The vapour pressure of pure benzene at a particular temperature is $260$ bar. At that temperature, the vapour pressure of a solution containing $2$ g non-volatile non-electrolytic solid in $100$ g of benzene is $250$ bar. What is the molecular mass of the solute?

• A. $60.4$ g/mole
• B. $40.6$ g/mole
• C. $70.5$ g/mole
• D. $30.5$ g/mole

Answer 1

Answer: (B)

$40.6$ g/mole

Vapor pressure of pure benzene that is $p_A^o$ is $260$ bar
Vapor pressure of the solution when a solute is added is $250$ bar, that is $p_A$ is $250$ bar.
Lowering of vapor pressure is $p_A^o-p_A$
Thus relative lowering of vapor pressure is $\frac{p_A^o-p_A}{p_A^o}$$=$$X_B$, where $X_B$ is the mole fraction of the solute.
$X_B$ can also be written as $\frac{n_B}{n_A}$ where $n_B$ and $n_A$ are the number of moles of solute and solvent and $n_B$ is much smaller compared to $n_A$.

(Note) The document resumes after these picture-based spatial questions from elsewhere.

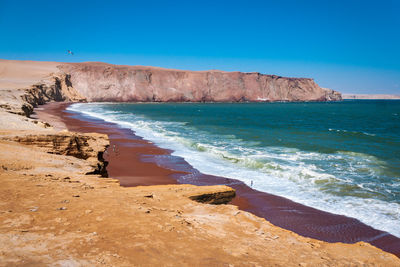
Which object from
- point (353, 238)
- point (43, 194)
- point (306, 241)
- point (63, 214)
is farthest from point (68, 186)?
point (353, 238)

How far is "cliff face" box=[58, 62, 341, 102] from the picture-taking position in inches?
4828

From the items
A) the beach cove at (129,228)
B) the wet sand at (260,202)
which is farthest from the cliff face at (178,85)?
the beach cove at (129,228)

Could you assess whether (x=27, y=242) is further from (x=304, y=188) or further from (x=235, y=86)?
(x=235, y=86)

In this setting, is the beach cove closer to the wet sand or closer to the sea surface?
the wet sand

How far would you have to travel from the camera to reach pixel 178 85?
139500mm

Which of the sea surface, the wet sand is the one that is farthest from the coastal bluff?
the wet sand

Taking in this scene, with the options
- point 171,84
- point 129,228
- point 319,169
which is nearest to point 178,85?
point 171,84

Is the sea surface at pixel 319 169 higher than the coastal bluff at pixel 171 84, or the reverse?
the coastal bluff at pixel 171 84

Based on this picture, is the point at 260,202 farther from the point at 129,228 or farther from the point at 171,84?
the point at 171,84

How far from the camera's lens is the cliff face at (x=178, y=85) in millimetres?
122625

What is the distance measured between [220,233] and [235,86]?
476ft

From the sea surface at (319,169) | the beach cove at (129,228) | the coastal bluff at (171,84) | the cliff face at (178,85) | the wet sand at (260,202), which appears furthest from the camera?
the cliff face at (178,85)

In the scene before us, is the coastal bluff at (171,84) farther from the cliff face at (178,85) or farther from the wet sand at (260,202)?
the wet sand at (260,202)

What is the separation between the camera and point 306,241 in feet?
16.6
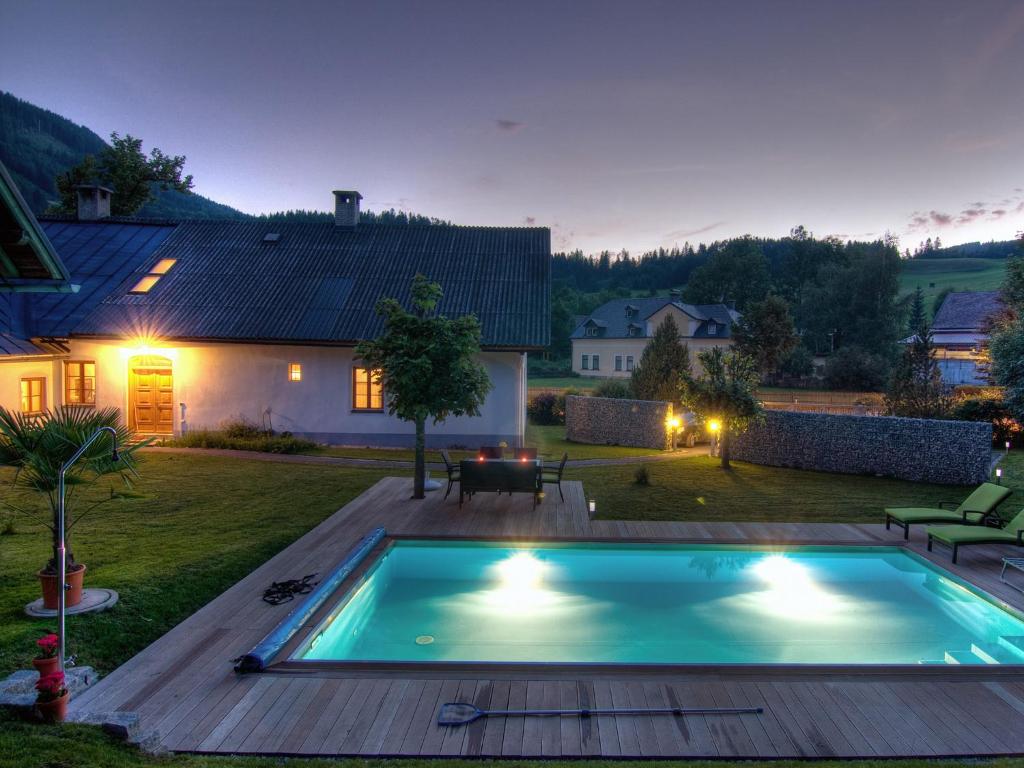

Thus $\frac{p_A^o-p_A}{p_A^o}$$=$$\frac{n_B}{n_A}$
$\frac{n_B}{n_A}$ can also be written as $\frac{W_B}{M_B}\times \frac{M_A}{W_A}$ where $M_B$ and $M_A$ are the molecular masses of solute and solvent. Whereas, $W_B$ and $W_A$ are the amount of solute and solvent present in the solution.
Putting all the values in the equation:

$\frac{p_A^o-p_A}{p_A^o}$$=$$\frac{W_B}{M_B}\times \frac{M_A}{W_A}$

$\frac{260-250}{260}$$=$$\frac{2}{M_B}\times \frac{78}{100}$, where $78$ g/mole is the molecular weight of benzene.
From this the value of $M_B$ obtained is almost $40.6$ g/mol.
Thus molecular weight of the solute is $40.6$ g/mol.